= Set of tasks =
#1 Reproduce the sparse autoencoder header file from "#include <mlpack/prereqs.hpp>" up to and including "and so forth.", replacing "self-taught learning" with "transfer learning".
#2 Answer these about the sparse autoencoder header file:
(a) What default value does the constructor give lambda?
(b) What does the rho parameter stand for?
(c) Under which license is mlpack distributed?
#3 Continue the sparse autoencoder header file from the point where it stops.

= Text =
++++

/**
 * @file methods/sparse_autoencoder/sparse_autoencoder_function.hpp
 * @author Siddharth Agrawal
 *
 * The function to be optimized for sparse autoencoders. Any mlpack optimizer
 * can be used.
 *
 * mlpack is free software; you may redistribute it and/or modify it under the
 * terms of the 3-clause BSD license.  You should have received a copy of the
 * 3-clause BSD license along with mlpack.  If not, see
 * http://www.opensource.org/licenses/BSD-3-Clause for more information.
 */
#ifndef MLPACK_METHODS_SPARSE_AUTOENCODER_SPARSE_AUTOENCODER_FUNCTION_HPP
#define MLPACK_METHODS_SPARSE_AUTOENCODER_SPARSE_AUTOENCODER_FUNCTION_HPP

#include <mlpack/prereqs.hpp>

namespace mlpack {
namespace nn {

/**
 * This is a class for the sparse autoencoder objective function. It can be used
 * to create learning models like self-taught learning, stacked autoencoders,
 * conditional random fields (CRFs), and so forth.
 */
class SparseAutoencoderFunction
{
 public:
  /**
   * Construct the sparse autoencoder objective function with the given
   * parameters.
   *
   * @param data The data matrix.
   * @param visibleSize Size of input vector expected at the visible layer.
   * @param hiddenSize Size of input vector expected at the hidden layer.
   * @param lambda L2-regularization parameter.
   * @param beta KL divergence parameter.
   * @param rho Sparsity parameter.
   */
  SparseAutoencoderFunction(const arma::mat& data,
                            const size_t visibleSize,
                            const size_t hiddenSize,
                            const double lambda = 0.0001,
                            const double beta = 3,
                            const double rho = 0.01);

  //! Initializes the parameters of the model to suitable values.
  const arma::mat InitializeWeights();

  /**
   * Evaluates the objective function of the sparse autoencoder model using the
   * given parameters. The cost function has terms for the reconstruction
   * error, regularization cost and the sparsity cost. The objective function
   * takes a low value when the model is able to reconstruct the data well
   * using weights which are low in value and when the average activations of
   * neurons in the hidden layers agrees well with the sparsity parameter 'rho'.
   *
   * @param parameters Current values of the model parameters.
   */
  double Evaluate(const arma::mat& parameters) const;

  /**
   * Evaluates the gradient values of the objective function given the current
   * set of parameters. The function performs a feedforward pass and computes
   * the error in reconstructing the data points. It then uses the
   * backpropagation algorithm to compute the gradient values.
   *
   * @param parameters Current values of the model parameters.
   * @param gradient Matrix where gradient values will be stored.

++++

= Data section =
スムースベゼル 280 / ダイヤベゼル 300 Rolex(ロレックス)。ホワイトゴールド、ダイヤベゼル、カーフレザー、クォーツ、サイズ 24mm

++++

= Responses by item number =
#1
#include <mlpack/prereqs.hpp>

namespace mlpack {
namespace nn {

/**
 * This is a class for the sparse autoencoder objective function. It can be used
 * to create learning models like transfer learning, stacked autoencoders,
 * conditional random fields (CRFs), and so forth.

#2
(a) 0.0001
(b) The sparsity parameter
(c) The 3-clause BSD license

#3
   */
  void Gradient(const arma::mat& parameters, arma::mat& gradient) const;

  /**
   * Returns the elementwise sigmoid of the passed matrix, where the sigmoid
   * function of a real number 'x' is [1 / (1 + exp(-x))].
   *
   * @param x Matrix of real values for which we require the sigmoid activation.
   * @param output Output matrix.
   */
  void Sigmoid(const arma::mat& x, arma::mat& output) const
  {
    output = (1.0 / (1 + arma::exp(-x)));
  }

  //! Return the initial point for the optimization.
  const arma::mat& GetInitialPoint() const { return initialPoint; }

  //! Sets size of the visible layer.
  void VisibleSize(const size_t visible)
  {
    this->visibleSize = visible;
  }

  //! Gets size of the visible layer.
  size_t VisibleSize() const
  {
    return visibleSize;
  }

  //! Sets size of the hidden layer.
  void HiddenSize(const size_t hidden)
  {
    this->hiddenSize = hidden;
  }

  //! Gets the size of the hidden layer.
  size_t HiddenSize() const
  {
    return hiddenSize;
  }

  //! Sets the L2-regularization parameter.
  void Lambda(const double l)
  {
    this->lambda = l;
  }

  //! Gets the L2-regularization parameter.
  double Lambda() const
  {
    return lambda;
  }

  //! Sets the KL divergence parameter.
  void Beta(const double b)
  {
    this->beta = b;
  }

  //! Gets the KL divergence parameter.
  double Beta() const
  {
    return beta;
  }

  //! Sets the sparsity parameter.
  void Rho(const double r)
  {
    this->rho = r;
  }

  //! Gets the sparsity parameter.
  double Rho() const
  {
    return rho;
  }

 private:
  //! The matrix of data points.
  const arma::mat& data;
  //! Initial parameter vector.
  arma::mat initialPoint;
  //! Size of the visible layer.
  size_t visibleSize;
  //! Size of the hidden layer.
  size_t hiddenSize;
  //! L2-regularization parameter.
  double lambda;
  //! KL divergence parameter.
  double beta;
  //! Sparsity parameter.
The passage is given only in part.